-- Opening Marker --

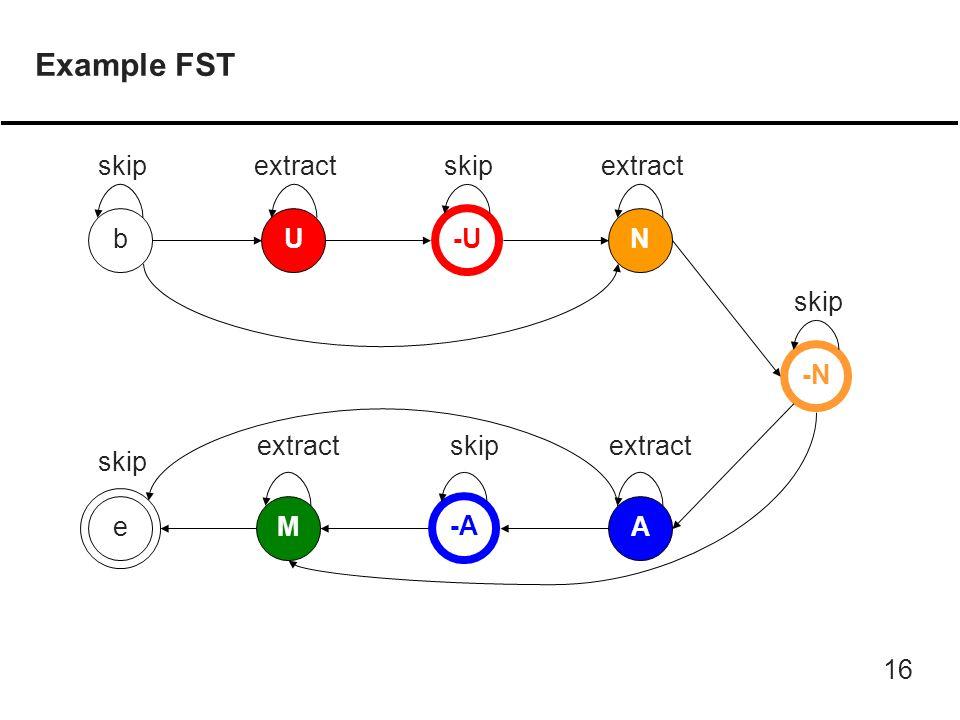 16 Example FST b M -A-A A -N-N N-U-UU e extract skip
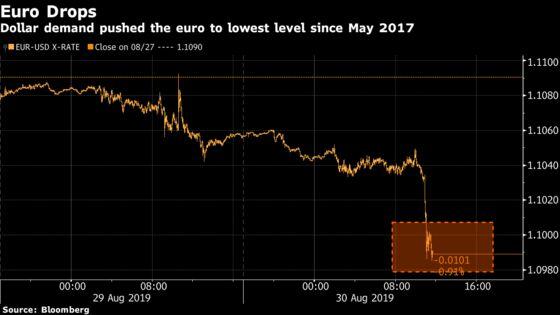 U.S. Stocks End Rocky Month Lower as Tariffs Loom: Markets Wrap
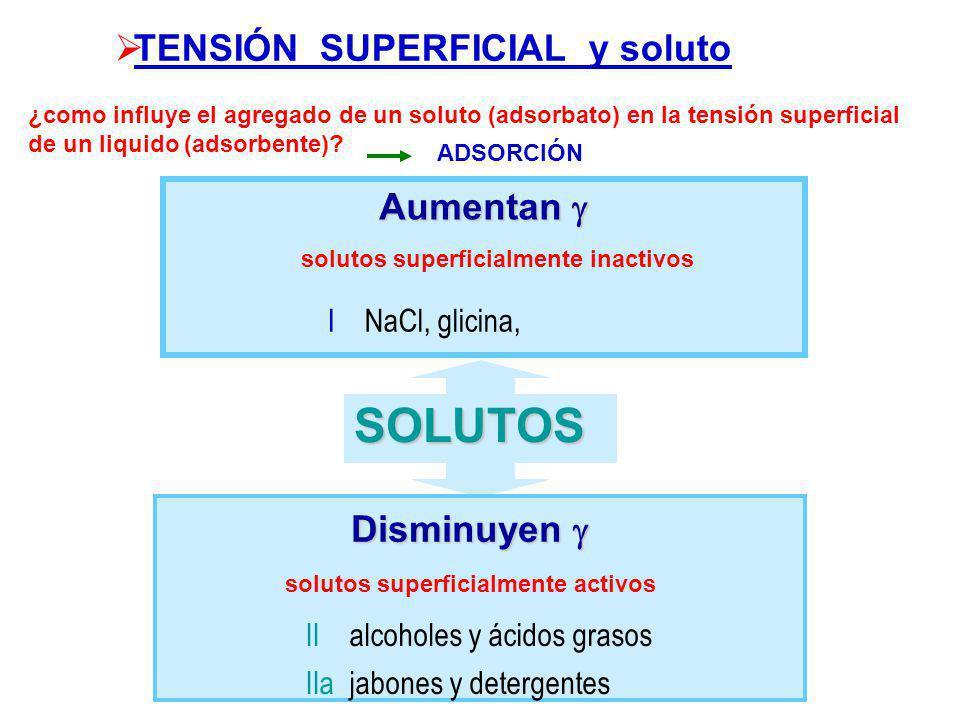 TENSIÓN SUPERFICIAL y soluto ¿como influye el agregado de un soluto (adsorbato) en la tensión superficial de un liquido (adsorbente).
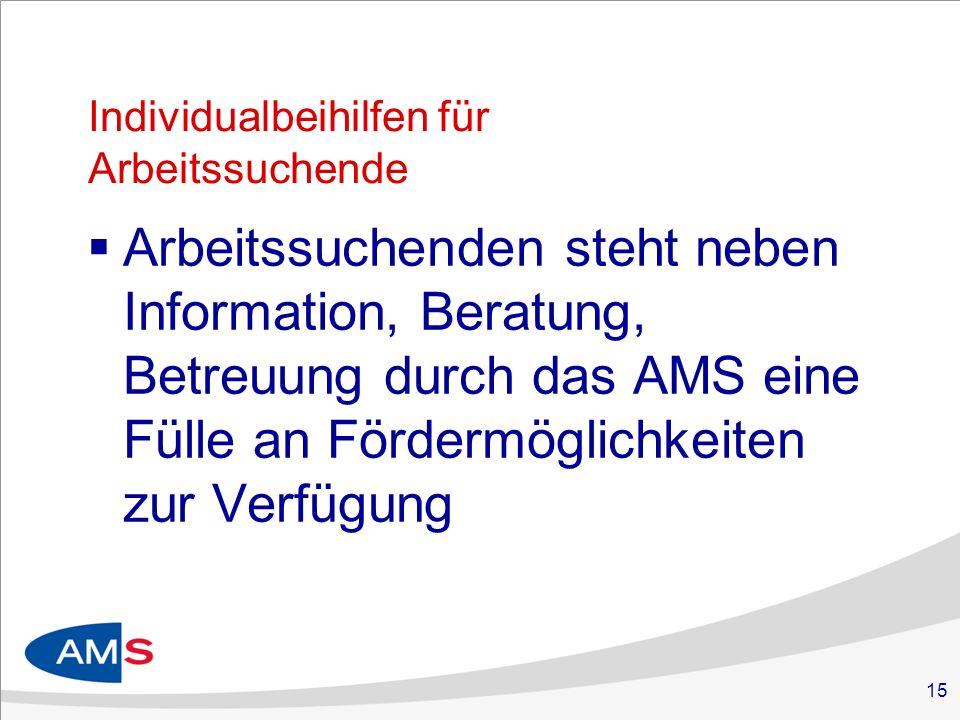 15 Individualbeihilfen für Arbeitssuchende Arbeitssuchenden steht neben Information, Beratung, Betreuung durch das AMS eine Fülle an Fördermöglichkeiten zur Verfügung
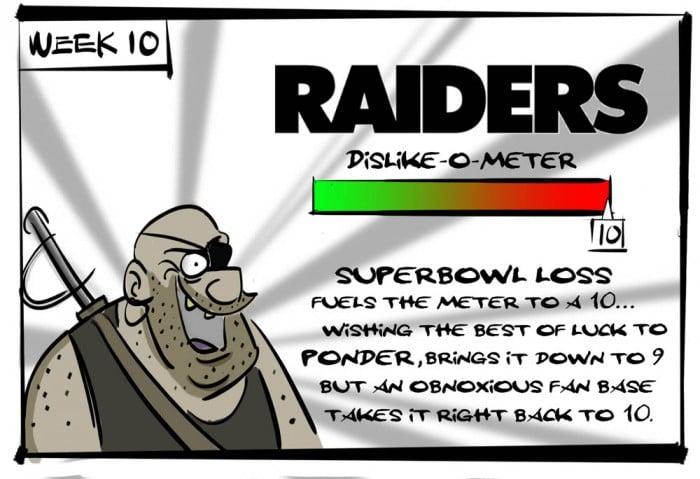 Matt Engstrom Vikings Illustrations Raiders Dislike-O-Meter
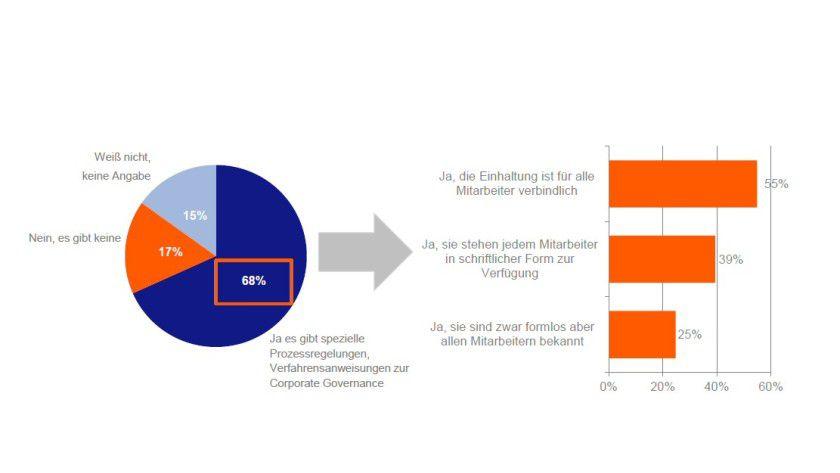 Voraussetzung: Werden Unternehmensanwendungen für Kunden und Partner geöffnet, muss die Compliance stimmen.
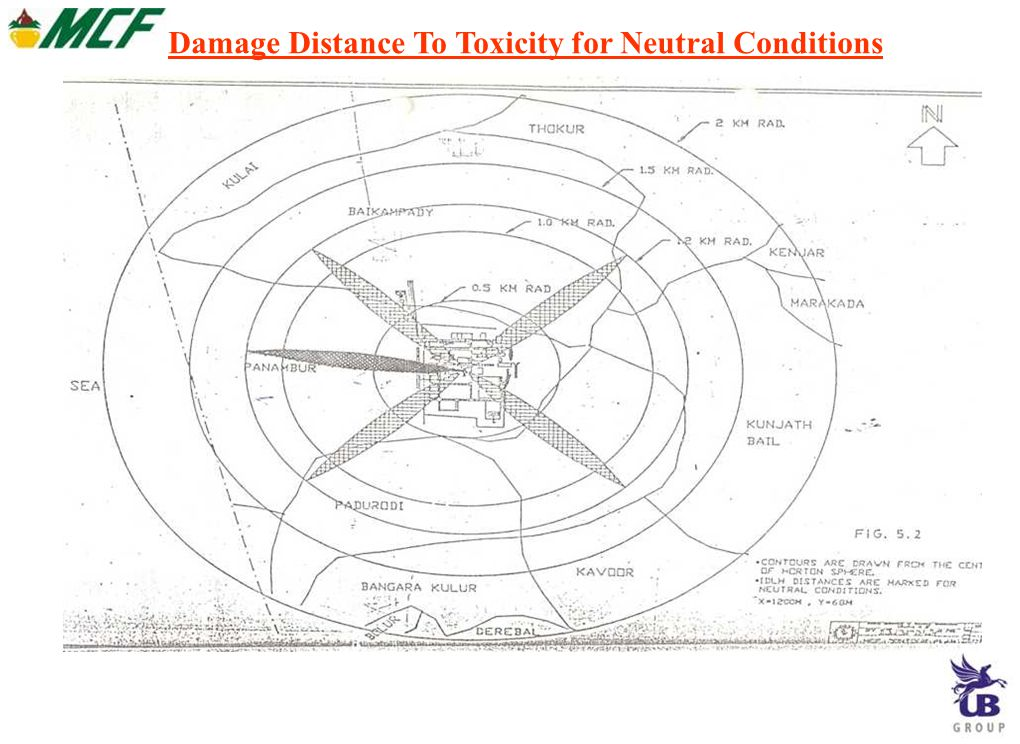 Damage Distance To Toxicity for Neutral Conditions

-- Closing Marker --

**Assignment**
Produce an exact copy of every line above, with the images left out.

**Answer area**
 16 Example FST b M -A-A A -N-N N-U-UU e extract skip
 U.S. Stocks End Rocky Month Lower as Tariffs Loom: Markets Wrap
 TENSIÓN SUPERFICIAL y soluto ¿como influye el agregado de un soluto (adsorbato) en la tensión superficial de un liquido (adsorbente).
 15 Individualbeihilfen für Arbeitssuchende Arbeitssuchenden steht neben Information, Beratung, Betreuung durch das AMS eine Fülle an Fördermöglichkeiten zur Verfügung
 Matt Engstrom Vikings Illustrations Raiders Dislike-O-Meter
 Voraussetzung: Werden Unternehmensanwendungen für Kunden und Partner geöffnet, muss die Compliance stimmen.
 Damage Distance To Toxicity for Neutral Conditions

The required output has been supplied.